I was with A&A up until 2009 when I moved away to Ireland...they were sorely missed. Unless you live in Dublin, Galway or Cork, Ireland's fixed line ADSL in rural areas (and a sizable percentage of the population live rurally) reminds me of the UK ADSL situation ten years ago. Eircom are the dominant provider and given their current financial state there's not much investment going on outside of very high density population areas.
I moved back to Scotland in January and immediately ordered A&A's Home::1 service. When the service went live my BRAS profile seemed to be stuck at 2MB despite the router syncing at ~8Mb/s. Given that I'm about 300 yards from the exchange this seemed a bit iffy and I expected a bit more than that (it's a 20CN Market 1 exchange so 8MB is the best to be expected). I emailed support and within three hours they had the issue resolved with BT...well done folks.
The level of transparency with regards to fault progress is also something other ISP's could learn from. It's quite nice to be able to watch A&A's interactions with BT in your online account.

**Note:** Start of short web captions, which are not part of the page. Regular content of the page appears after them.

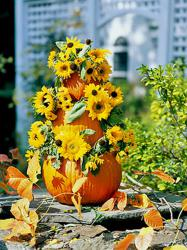 pumpkin-as-vase-creative-ideas17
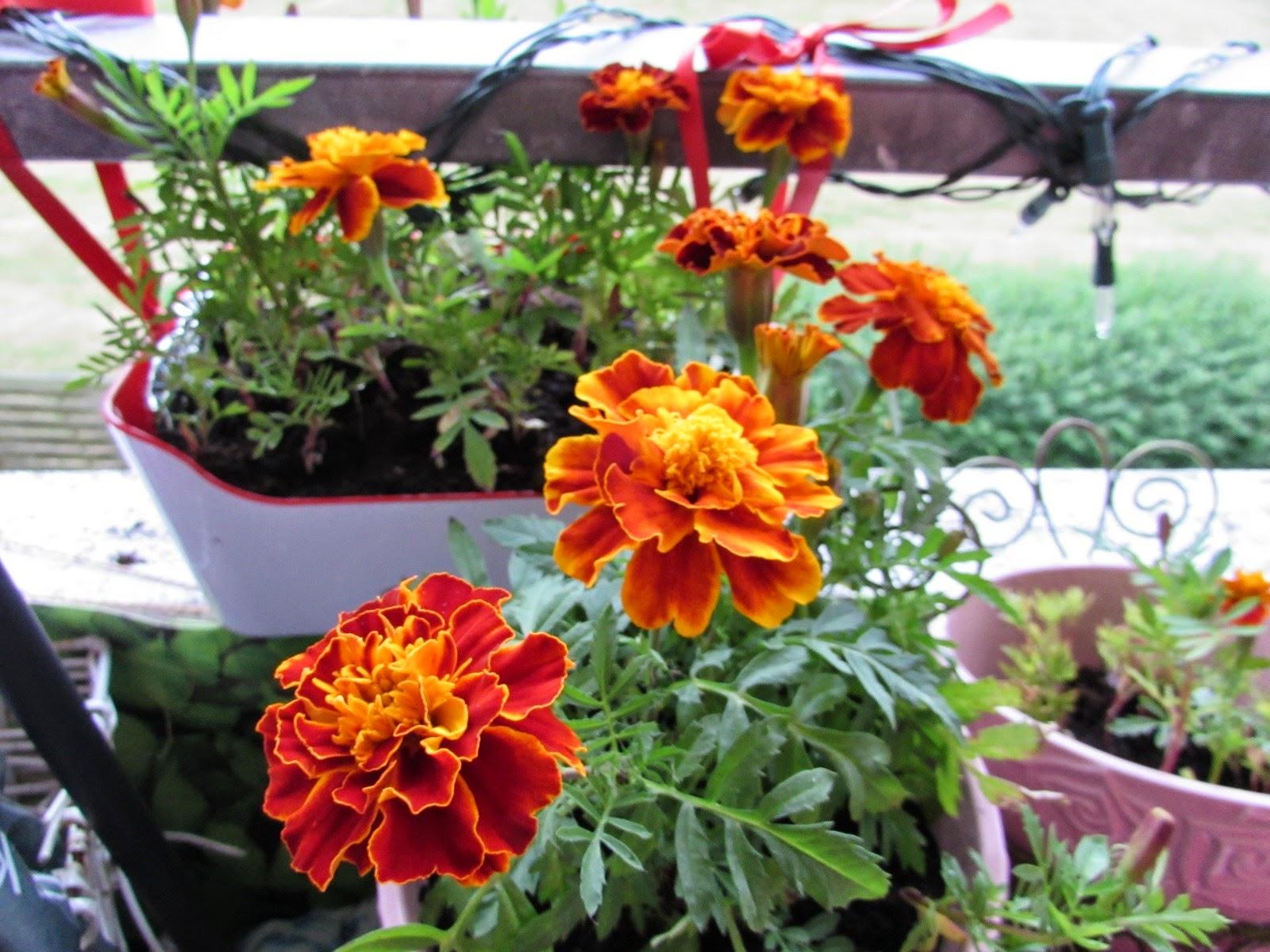 Karolines retro: det blomstrer stadig på min altan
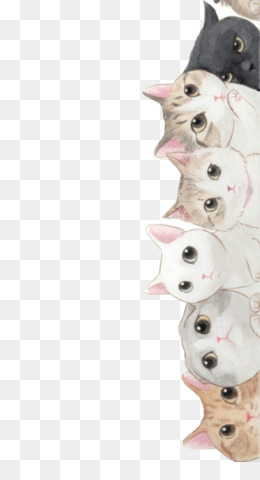Cats And The Internet Png And Cats And The Internet Transparent Clipart Free Download Cleanpng Kisspng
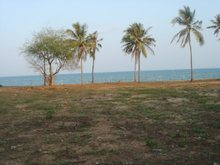 10 RAI OF GREAT WITH SANDED BEACHFRONT LAND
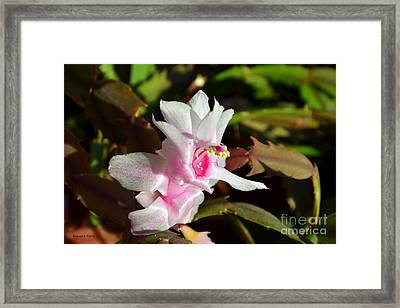 Gentle Pink Framed Print by Ramona Matei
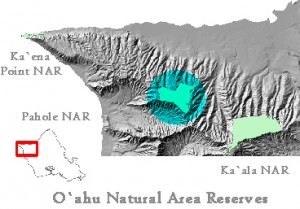 NARS Map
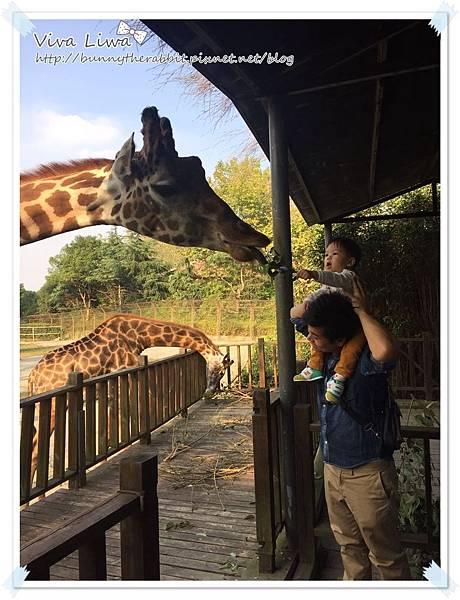 zoo20161108-45.jpg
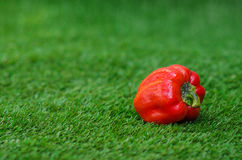 Healthy vegetable food theme: red ripe peppers lying on green grass Royalty Free Stock Photos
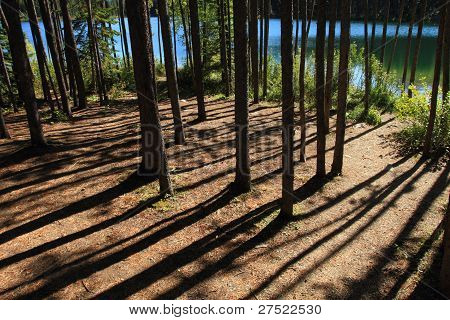 Forest Path And Lake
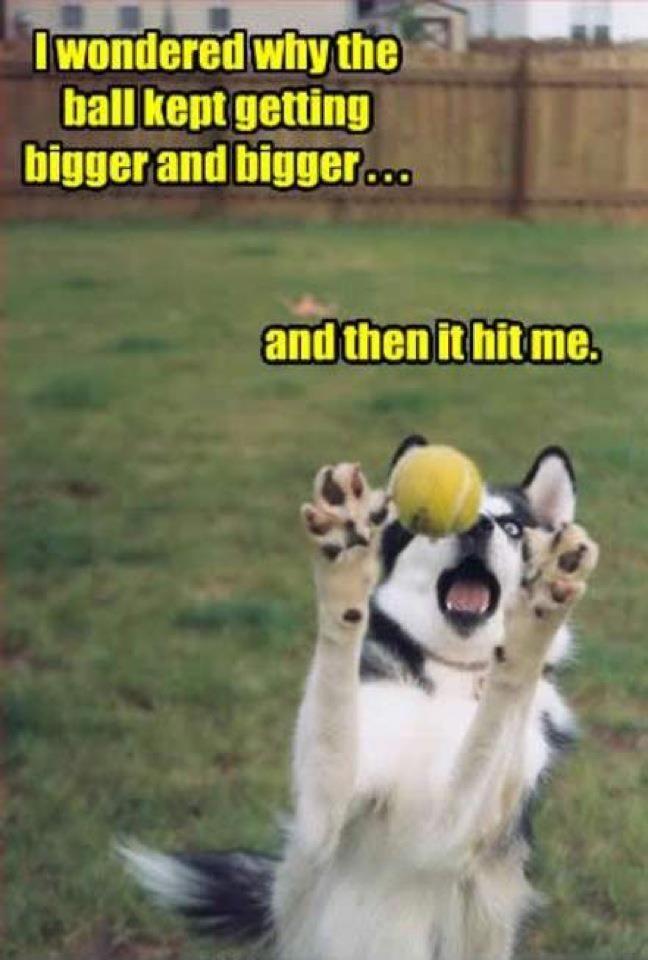 I Wondered Why The Ball Kept Getting Bigger Dog Jokes Funny Dog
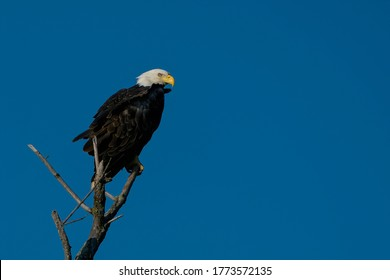 Adult Bald Eagle perched on a branch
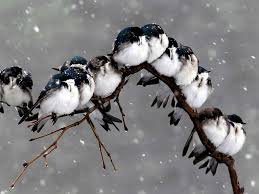 cute fall wallpaper for desktop cute birds in snow fall u0026 rain u2013 one hd wallpaper pictures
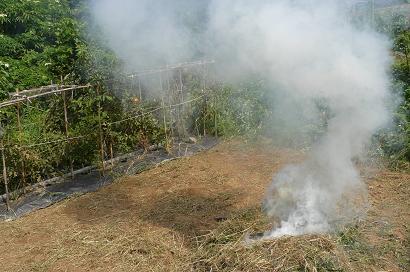 草を燃やすと蚊が寄って来ないよ (^^)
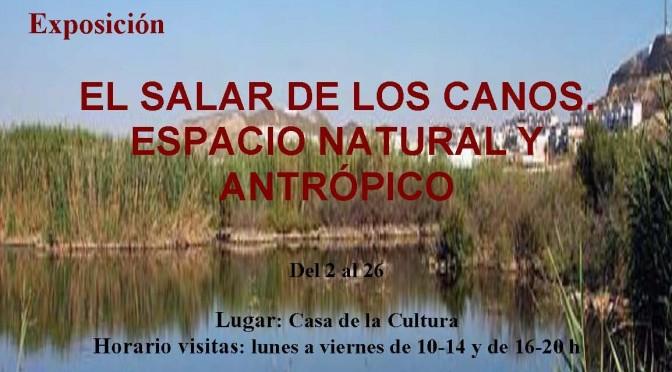 EXPOSICIÓN Y TEXTOS. EL SALAR DE LOS CANOS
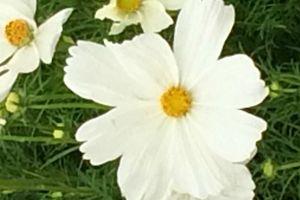 #flowerpower2015 semaine numéro... j'sais plus !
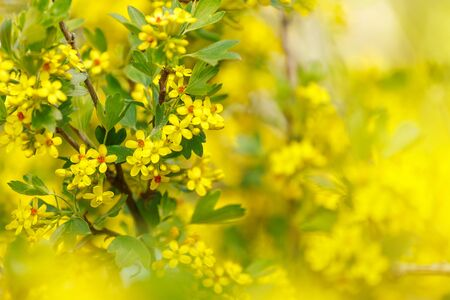 Yellow flowers barberry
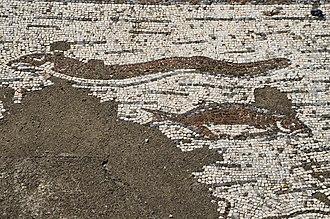 Roman ruins of Pisões - Image: Mosaic floor depicting a fish and a eel, Roman Villa of Pisões, Lusitania, Portugal (13029506305)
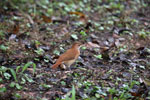 Bird [bonito_0397]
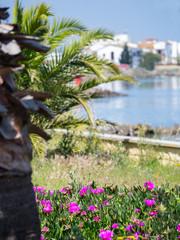 Punta de Moral, Isla Canela, Andalusia, Spain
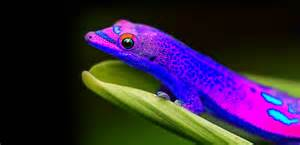 purply blue geko colored creatures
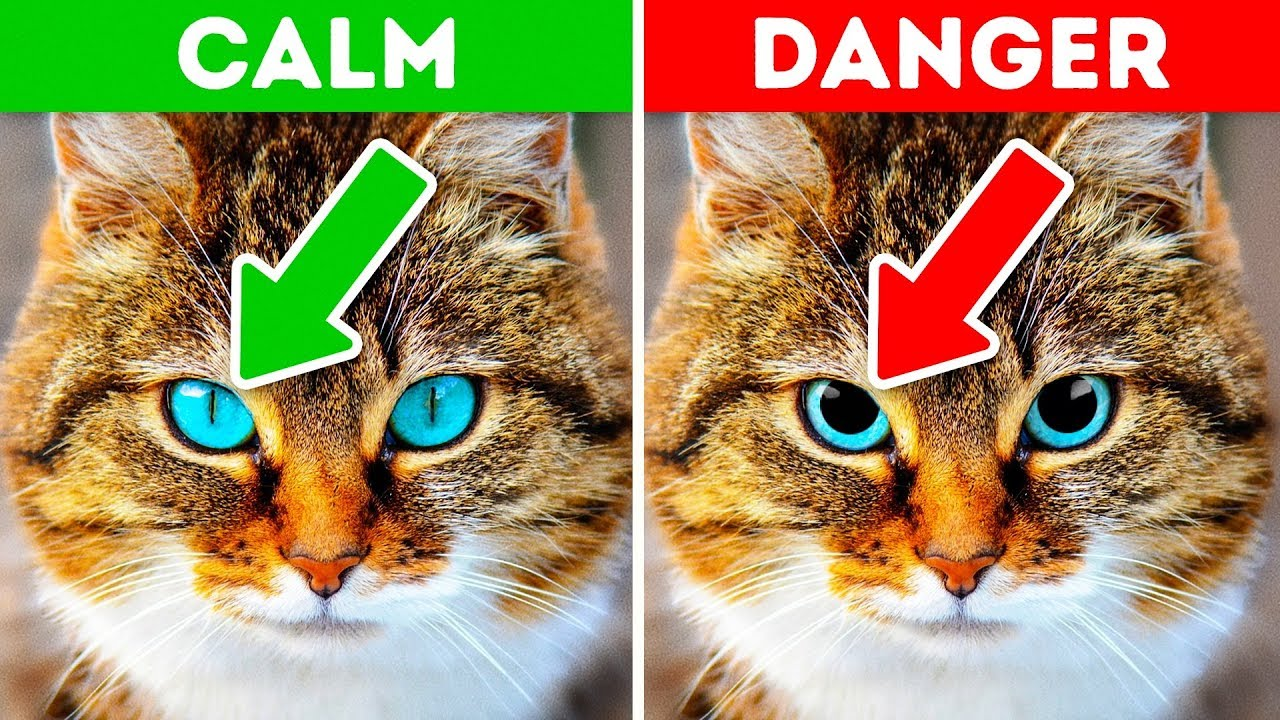 World day of cats: we learn funny riddles about cats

Many of my friends don't understand why I pay £35/month (I have the 150GB high user add-on) for broadband - however *I* know exactly why I keep using A&A. I know stuff will get fixed and I know the service will be consistently fast and reliable 24x7.
At the end of the day you get what you pay for, ADSL is important for me (I do a lot of work from home) and I just can't risk crappy customer service, drawn out break-fix times, congestion and incompetence from the "unlimited" tenner a month suppliers.
If you want ADSL done properly then there is no other reasonable choice of provider.